Mit Hilfe der starken Photoneneinstrahlung sind wir in der Lage, unsere in den Schatten verdrängten und ungeliebten Themen wieder zu fühlen. Nur so können wir diese heilen und integrieren. Erst wenn alle Gefühle der Wut, Angst, Trauer, usw. aus dem Energiesystem befreit sind, können wir unseren Fokus auf eine neue Form des Lebens auf diesem Planeten richten. Die Energie mit der wir unser Leben manifestieren (bisher leider fast ausschließlich unbewusst) folgt immer diesem Fokus. Solange noch ungelöste Themen und Gefühle in unserem Energiesystem hängen, werden wir (unbewusst) immer wieder Situationen kreieren, die uns in Leid und Schmerz bringen, um diese Emotionen zu erlösen. Gleichzeitig richten wir (bewusst) den Fokus häufig nicht darauf, dass alles leicht und freudig geschieht und kreieren dementsprechend viel Anstrengung. Viele haben es die letzten Jahre schon bemerkt, dass dieses Manifestieren der Wirklichkeit immer schneller geht. Ab 2012 soll sich alles augenblicklich in der Realität zeigen, es ist daher ratsam, vorher noch etwas aufzuräumen.

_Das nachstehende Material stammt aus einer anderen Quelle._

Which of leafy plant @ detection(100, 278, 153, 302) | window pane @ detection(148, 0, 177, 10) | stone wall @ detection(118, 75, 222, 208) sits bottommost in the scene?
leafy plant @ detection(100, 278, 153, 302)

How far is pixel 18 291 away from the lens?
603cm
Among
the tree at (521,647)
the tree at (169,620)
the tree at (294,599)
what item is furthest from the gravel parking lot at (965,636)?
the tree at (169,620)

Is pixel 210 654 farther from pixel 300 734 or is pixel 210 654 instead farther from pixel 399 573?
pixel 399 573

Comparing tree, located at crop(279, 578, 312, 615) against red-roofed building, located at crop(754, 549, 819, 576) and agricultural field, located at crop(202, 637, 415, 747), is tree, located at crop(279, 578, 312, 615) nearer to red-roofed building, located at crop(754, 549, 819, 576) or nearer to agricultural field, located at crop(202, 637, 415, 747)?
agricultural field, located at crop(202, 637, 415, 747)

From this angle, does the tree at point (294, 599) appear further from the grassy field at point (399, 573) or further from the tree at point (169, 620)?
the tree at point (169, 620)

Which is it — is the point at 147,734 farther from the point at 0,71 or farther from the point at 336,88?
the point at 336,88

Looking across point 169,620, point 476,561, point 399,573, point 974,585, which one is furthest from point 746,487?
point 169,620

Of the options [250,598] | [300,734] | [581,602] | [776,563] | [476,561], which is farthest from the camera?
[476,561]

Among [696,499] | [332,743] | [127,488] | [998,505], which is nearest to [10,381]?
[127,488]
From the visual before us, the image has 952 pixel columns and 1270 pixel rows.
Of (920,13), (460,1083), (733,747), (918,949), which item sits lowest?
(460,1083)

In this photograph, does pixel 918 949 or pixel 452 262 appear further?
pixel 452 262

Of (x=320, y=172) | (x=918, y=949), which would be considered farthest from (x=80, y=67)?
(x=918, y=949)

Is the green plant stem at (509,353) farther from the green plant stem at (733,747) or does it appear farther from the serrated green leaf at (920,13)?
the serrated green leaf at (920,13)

Das ist dann auch der Weg, wie wir die höheren Dimensionen wahrnehmen können und uns als das erkennen, was wir wirklich sind. Nicht immer ein leichter Weg, für viele einer, der Ihnen zu schwer erscheint. Vielleicht ist das auch der Grund, warum es zur Zeit vermehrt tödliche Erkrankungen wie Krebs auftreten. Allerdings gibt es auch viel Unterstützung. Sämtliche Mysterienschulen, die ihr Wissen Jahrtausende lang nur an Adepten weitergaben, öffnen die Pforten und bieten der Menschheit Möglichkeiten der Transformation an. Genauso gibt es eine Fülle von neuen Methoden, die einfach und schnell zu Erfolgen führen. Wer sucht, der wird auch eine finden, die für seinen individuellen Weg geeignet ist, um so leichter durch diese intensive Zeit der Veränderung hindurch zu gehen. Hinein in eine neues Zeitalter, in einer höheren Dimension, geprägt von Mitgefühl und Frieden durch das Verständnis aus den Inneren heraus, dass wir nicht getrennt sind, wie wir fälschlicherweise angenommen haben, sondern letztendlich alle eins und es deshalb selbst zerstörerisch ist, in Konkurrenzdenken und Urteilen zu verharren.